## TEXTE DE L'EXERCICE
_ _ _ _

▪ C’était à la une de tous les sites boursiers après les 2% de hausse des places européennes mardi : tous les soucis du moment et de l’été se sont envolés en l’espace d’une nuit. La guerre avec la Syrie n’aura pas lieu, la Fed ne réduira pas son QE3 en septembre (le marché en est maintenant convaincu), la croissance chinoise ressurgit spontanément et dans des proportions inattendues — alors qu’elle se contracte dans la quasi-totalité des pays émergents.
Avec un tel triptyque de fabuleuses nouvelles, comment l’EuroStoxx 50, le CAC 40, le DAX 30 ou le S&P 500 n’auraient-ils pas retracé leurs records annuels ?
Sauf que tout le monde se trompe : le véritable scoop, l’apothéose de la séance de mardi, c’est la consécration de Goldman Sachs qui accède à l’Olympe, au Saint-Graal, au Panthéon du capitalisme.

_ _ _ _

## EXERCICES À RÉALISER
[a] Relevez tous les indices boursiers nommés dans le texte de l'exercice.
[b] D'après le texte de l'exercice, pourquoi les grands indices boursiers ne pouvaient-ils manquer de retracer leurs records annuels ?
[c] Les affirmations suivantes concordent-elles avec le texte de l'exercice ? (i) Les places européennes ont gagné 2 % mardi. (ii) La croissance chinoise se contracte, comme dans la quasi-totalité des pays émergents. (iii) Le véritable scoop de la séance de mardi est la décision de la Fed.

_ _ _ _

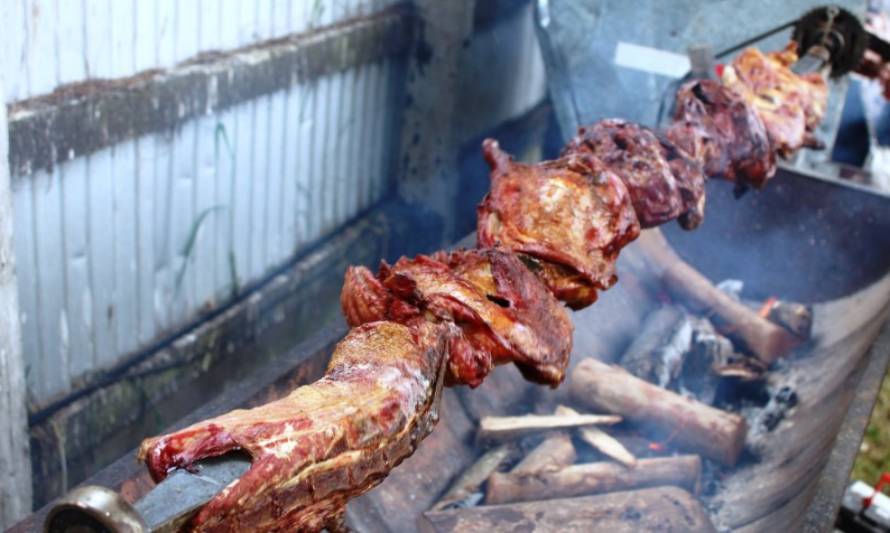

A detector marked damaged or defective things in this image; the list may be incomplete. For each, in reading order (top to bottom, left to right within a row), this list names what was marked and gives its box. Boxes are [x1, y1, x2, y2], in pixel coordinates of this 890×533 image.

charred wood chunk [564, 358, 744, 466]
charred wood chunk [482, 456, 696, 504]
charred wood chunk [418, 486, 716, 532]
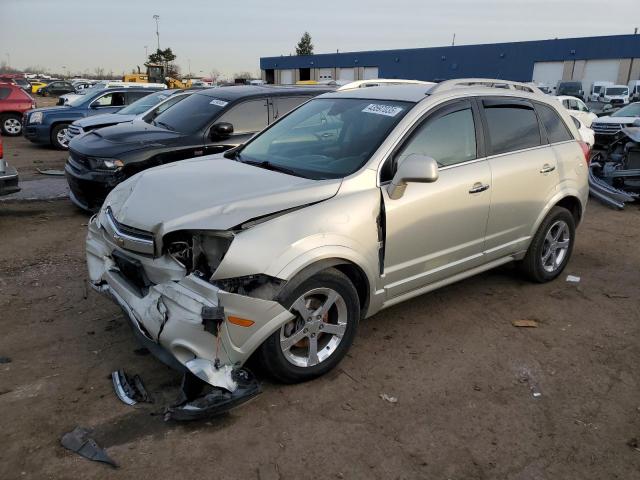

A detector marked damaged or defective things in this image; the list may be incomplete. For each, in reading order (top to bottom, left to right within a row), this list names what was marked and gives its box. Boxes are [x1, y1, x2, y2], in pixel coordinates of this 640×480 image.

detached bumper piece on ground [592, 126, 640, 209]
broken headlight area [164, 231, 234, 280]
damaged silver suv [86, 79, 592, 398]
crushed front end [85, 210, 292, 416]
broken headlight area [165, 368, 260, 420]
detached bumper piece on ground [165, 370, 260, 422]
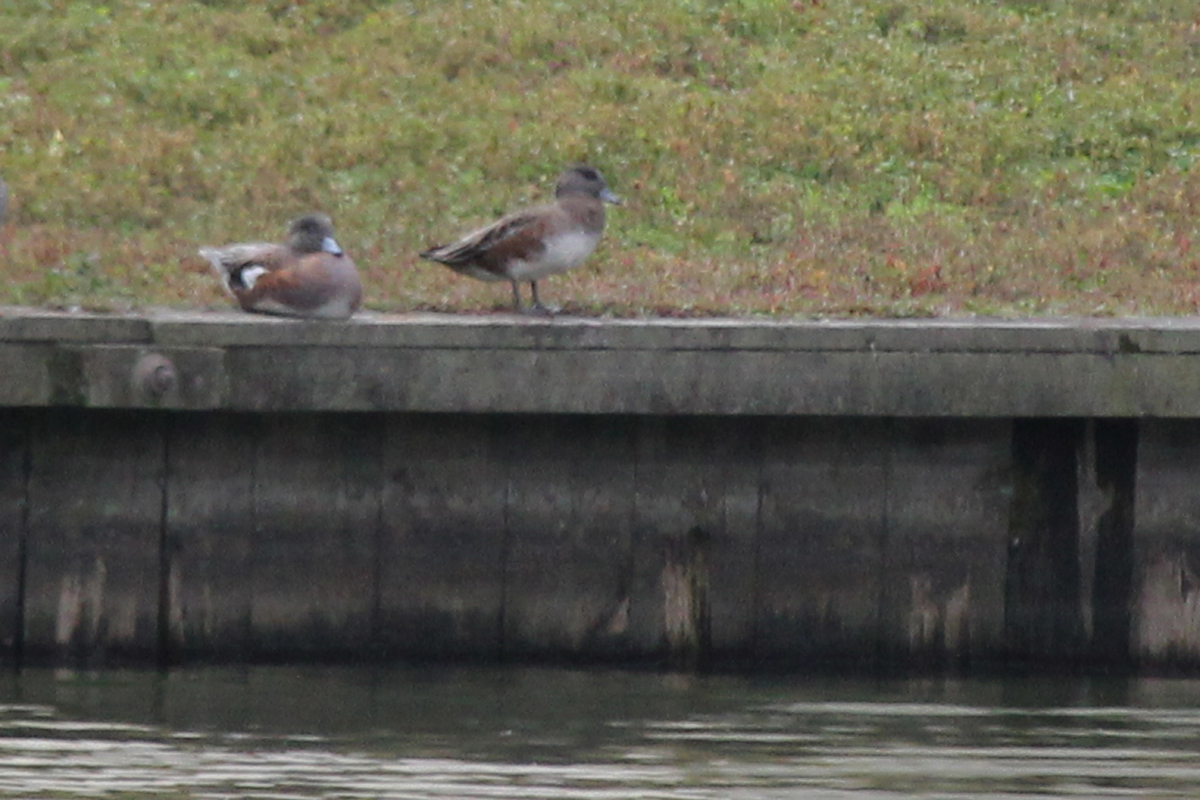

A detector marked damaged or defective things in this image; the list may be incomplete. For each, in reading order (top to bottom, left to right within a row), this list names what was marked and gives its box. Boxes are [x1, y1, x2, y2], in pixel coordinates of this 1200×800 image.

_ _ _ _

## RÉPONSES NUMÉROTÉES
[a] EuroStoxx 50, CAC 40, DAX 30, S&P 500

[b] Le texte invoque un « triptyque de fabuleuses nouvelles ». La guerre avec la Syrie n'aura pas lieu et la Fed ne réduira pas son QE3 en septembre. Enfin, la croissance chinoise ressurgit dans des proportions inattendues.

[c]
(i) Oui : « après les 2% de hausse des places européennes mardi ».
(ii) Non : « la croissance chinoise ressurgit spontanément et dans des proportions inattendues — alors qu’elle se contracte dans la quasi-totalité des pays émergents ».
(iii) Non : « le véritable scoop, l’apothéose de la séance de mardi, c’est la consécration de Goldman Sachs ».